00:14:59.000 But you live there for $700 a month because you deserve to be in Manhattan.
00:15:03.000 Why can't you commute?
00:15:06.000 You're on welfare, by the way.
00:15:07.000 It's not like you need to get to work.
00:15:10.000 And then, again, the thing about racist racial profiling, as Bloomberg pointed out, whites were actually stopped with stop and frisk more than they are proportionally represented in the local crimes.
00:15:24.000 So that was BS2.
00:15:26.000 Oh, I forgot two costumes, by the way, didn't I?
00:15:30.000 No, I forgot one costume.
00:15:31.000 This was an interesting costume, speaking of race.
00:15:34.000 It was two guys in whiteface.
00:15:36.000 Isn't it funny how you see a black guy wearing a shirt that fits him tucked in and his pants up and you think, that looks good.

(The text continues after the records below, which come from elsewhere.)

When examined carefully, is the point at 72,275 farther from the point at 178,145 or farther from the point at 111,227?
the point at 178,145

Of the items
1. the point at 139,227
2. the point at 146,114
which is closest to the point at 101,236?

00:15:43.000 And you realize, oh, you're making fun of me.
00:15:46.000 He's making fun of white people.
00:15:48.000 Whereas when I saw it, I went, hey, you look like a well-organized young black man who has a funny head, I guess, for Halloween, but the rest of you is normal.

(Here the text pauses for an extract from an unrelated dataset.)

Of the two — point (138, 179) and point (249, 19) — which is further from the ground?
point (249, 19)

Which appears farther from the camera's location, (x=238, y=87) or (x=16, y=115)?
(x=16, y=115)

00:15:56.000 No, no, that's a costume, Gav.
00:15:58.000 Oh, well, that's too bad, because you look great.
00:16:01.000 But they're also wearing MAGA hats.
00:16:03.000 And dude, you can't have your dreads like that in your face, silly.
00:16:06.000 At least put them in a ponytail.
00:16:08.000 This is a guy.
00:16:08.000 You're supposed to be a white guy?
00:16:10.000 Look at this guy's face.
00:16:12.000 How are you a white guy?
00:16:14.000 You have dreads in your face.
00:16:16.000 It looks like you're bleeding dreads.
00:16:20.000 No, that doesn't count.
00:16:22.000 But anyway, this is problematic.
00:16:24.000 It's racist, I guess, if we go by the rules.
00:16:27.000 It's also funny.
00:16:29.000 And I totally support that outfit.
00:16:32.000 Oh, I forgot to show my own costume.
00:16:34.000 I think I put it on Instagram.
00:16:34.000 Can you find that?
00:16:36.000 I just covered myself in tinfoil, which hurts like hell.
00:16:40.000 I mean, it's literally shrapnel.
00:16:43.000 So over the course of the night, the pieces in your inner elbow break and then they become sharp and they start ripping you to shreds.
00:16:49.000 I always give women crap for not wearing high-heel shoes because they're uncomfortable.
00:16:53.000 But there we are.
00:16:55.000 Most of the guys at Anthony's party bailed on their costumes.
00:17:00.000 He was the only one wearing one on halfway in.
00:17:04.000 All right, let's get to the news, shall we?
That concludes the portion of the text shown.